Zumstein: Wir stellen fest, dass Kinder und Jugendliche im Kontakt mit Gleichaltrigen vermehrt Probleme haben. Da haben wir uns schon gefragt, weshalb das so ist.

«Der reale Kontakt mit anderen Menschen kommt zu kurz.»

Franziska Zumstein, Leiterin IHP Luzern

zentral+: Wir uns auch. Weshalb ist das so?

Zumstein: Die Kinder sind immer weniger untereinander. Sie spielen weniger zusammen und tauschen sich weniger von Angesicht zu Angesicht aus. Der zunehmende Gebrauch von Handys führt dazu, dass der reale Kontakt mit anderen Menschen zu kurz kommt. Insgesamt stellen wir fest, dass viel weniger Kinder sozial kompetent sind.

Übrigens ist das auch ein Problem bei Familien. Traditionen, wie das gemeinsame Nachtessen am Tisch, müssen dem Essen vor dem Fernseher weichen.

zentral+: 70 Prozent mehr Anmeldungen. Das dürfte auch im finanziellen Interesse der gemeinnützigen IHP Luzern liegen?
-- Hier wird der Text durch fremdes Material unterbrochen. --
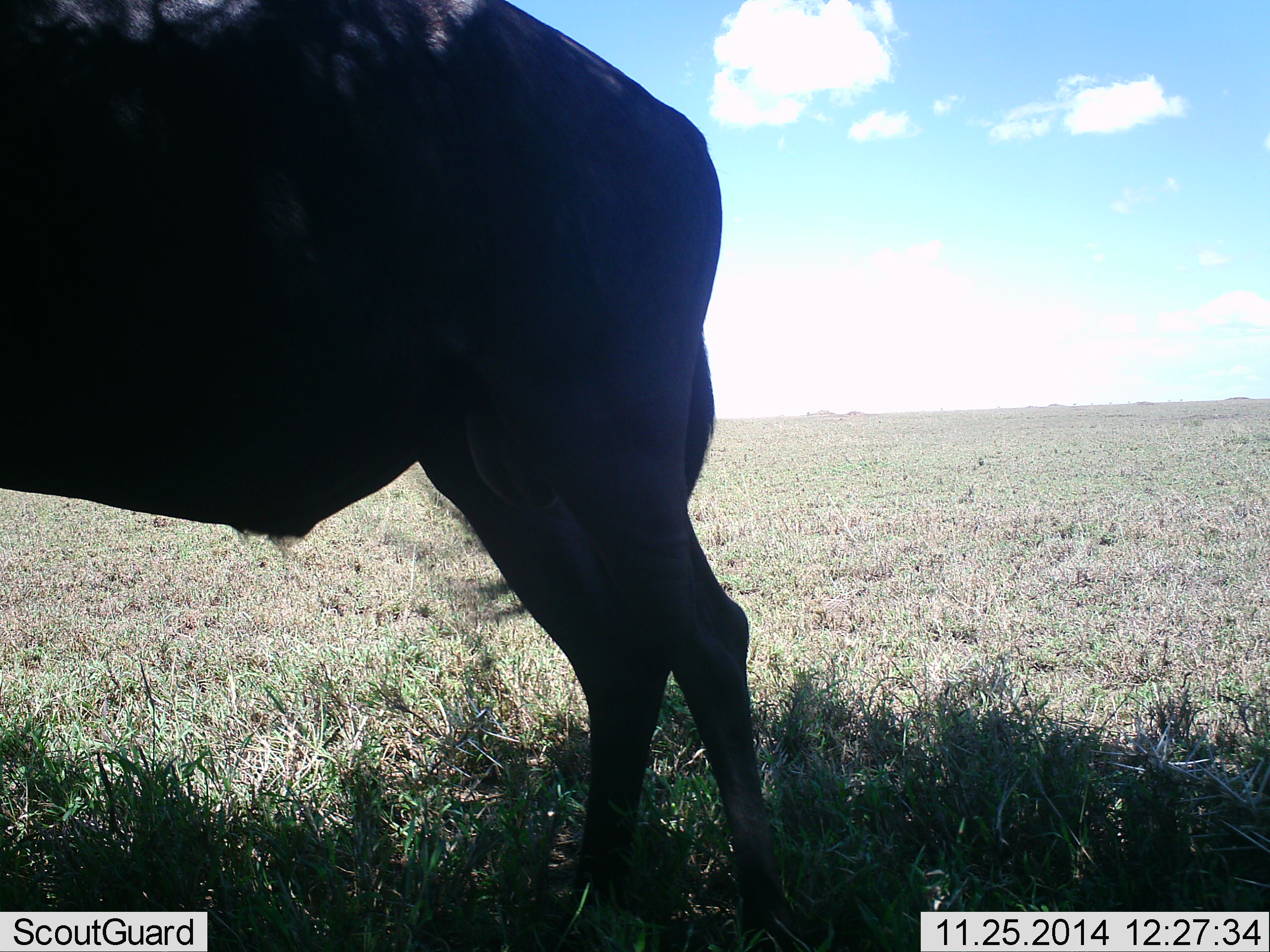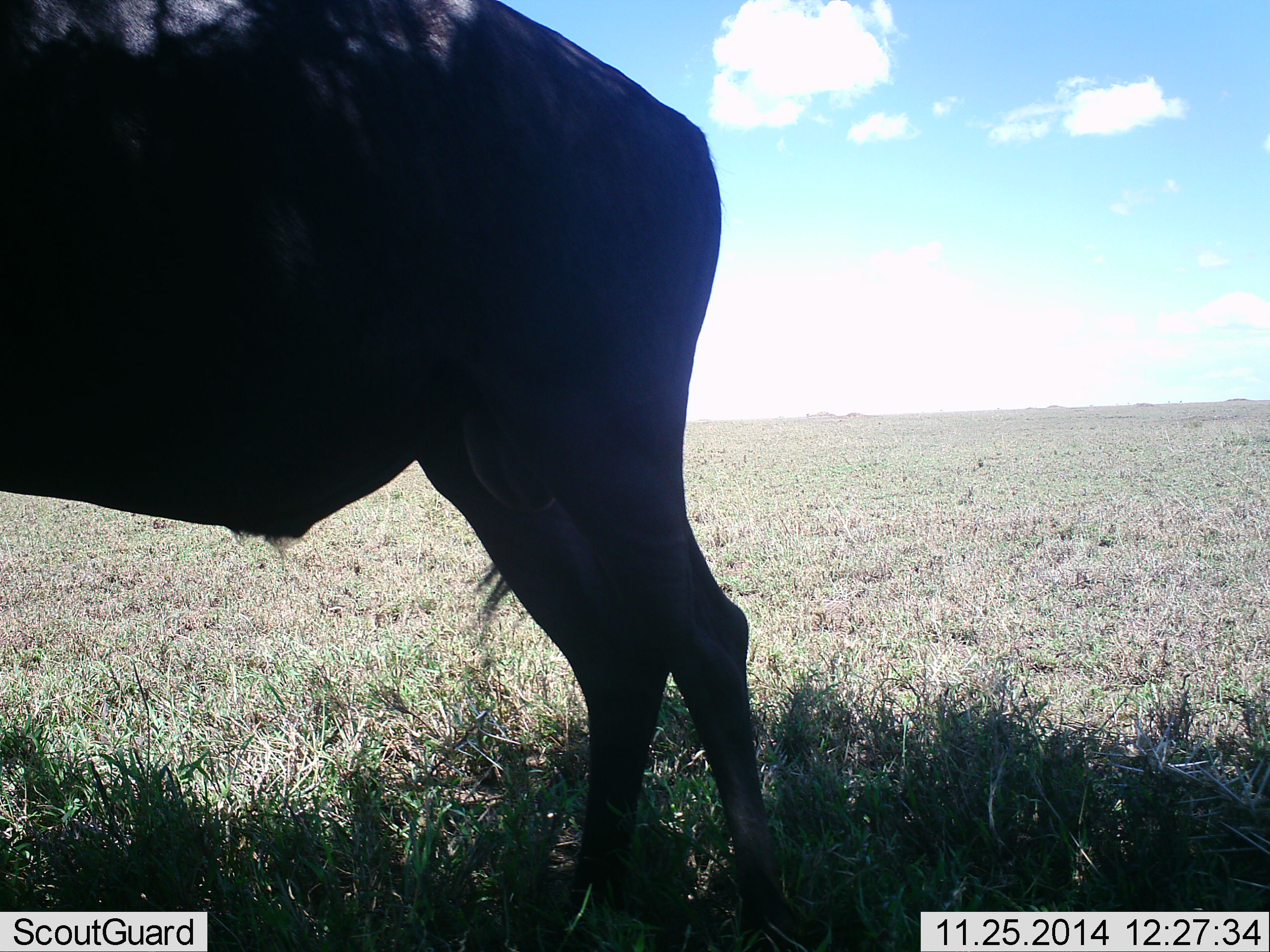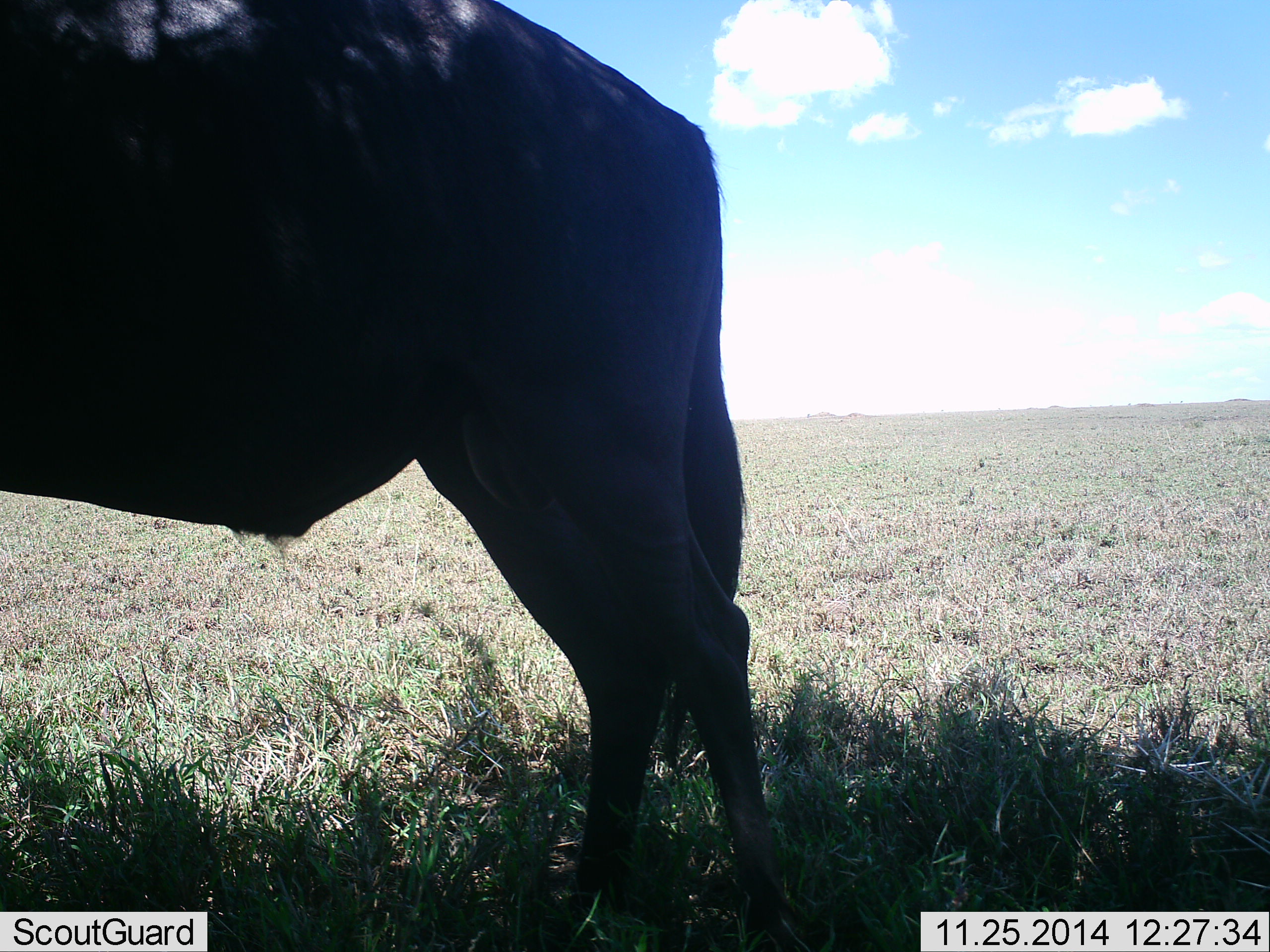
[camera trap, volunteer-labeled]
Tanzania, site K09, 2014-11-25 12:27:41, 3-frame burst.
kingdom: Animalia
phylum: Chordata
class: Mammalia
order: Artiodactyla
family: Bovidae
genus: Connochaetes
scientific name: Connochaetes taurinus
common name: blue wildebeest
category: wildebeest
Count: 1.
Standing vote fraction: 90%.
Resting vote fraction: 10%.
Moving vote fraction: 0%.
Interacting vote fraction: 0%.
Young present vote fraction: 0%.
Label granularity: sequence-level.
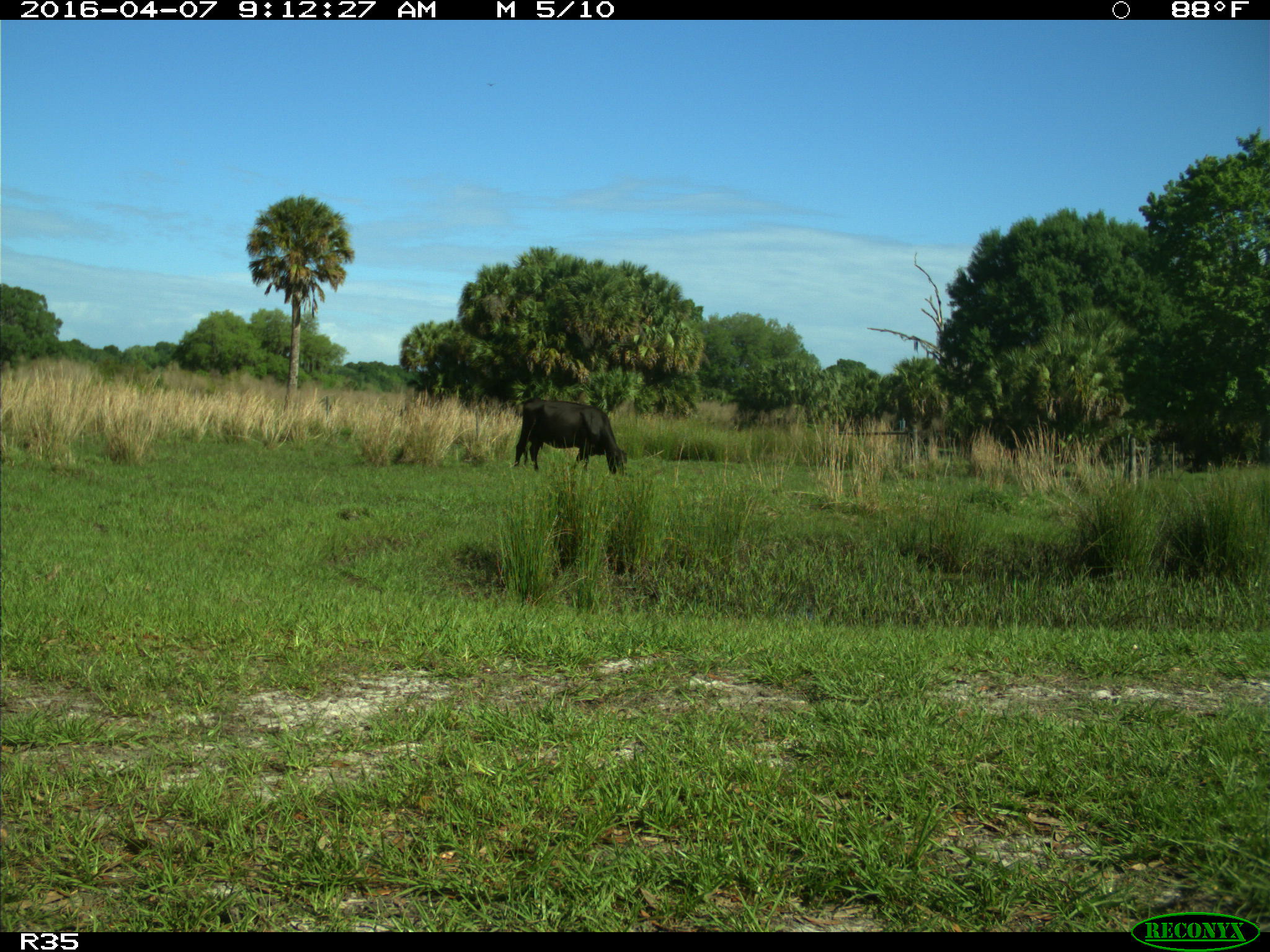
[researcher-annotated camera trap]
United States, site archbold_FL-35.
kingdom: Animalia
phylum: Chordata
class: Mammalia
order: Artiodactyla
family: Bovidae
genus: Bos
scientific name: Bos taurus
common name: domestic cow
Bos taurus (domestic cow).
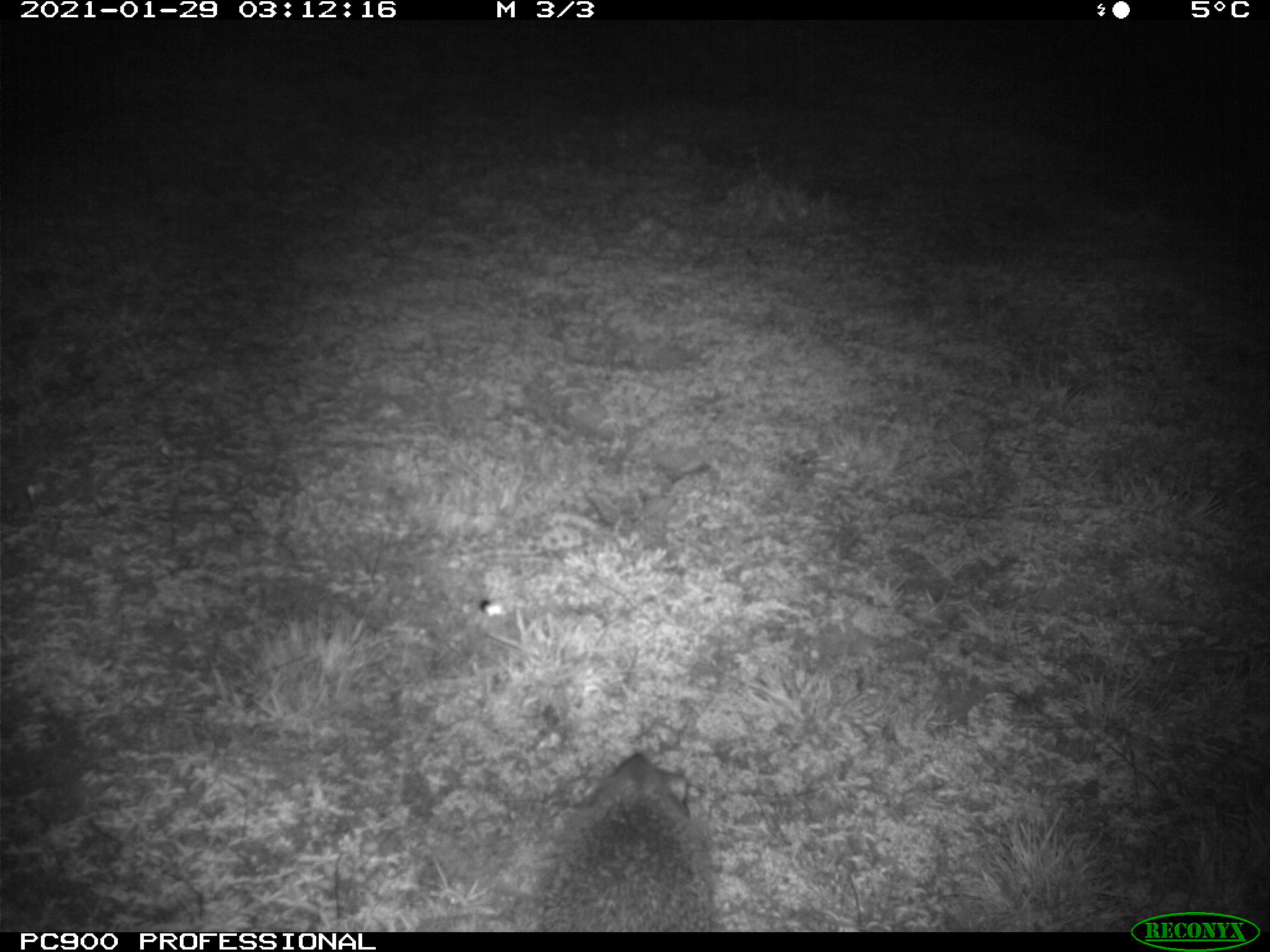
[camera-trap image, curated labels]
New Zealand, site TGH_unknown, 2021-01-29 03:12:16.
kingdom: Animalia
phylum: Chordata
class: Mammalia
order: Eulipotyphla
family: Erinaceidae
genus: Erinaceus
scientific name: Erinaceus europaeus europaeus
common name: european hedgehog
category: hedgehog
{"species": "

Zumstein: Ja. Diese Umstrukturierung hatte auch wirtschaftliche Gründe. Wir haben gemerkt, dass es wirtschaftlich gesehen besser ist, sich auf wenige, spezifische Themen zu konzentrieren. Zuvor versuchten wir möglichst viele Themen abzudecken, was aber nicht gut funktioniert hat.

Was ist das IHP Luzern?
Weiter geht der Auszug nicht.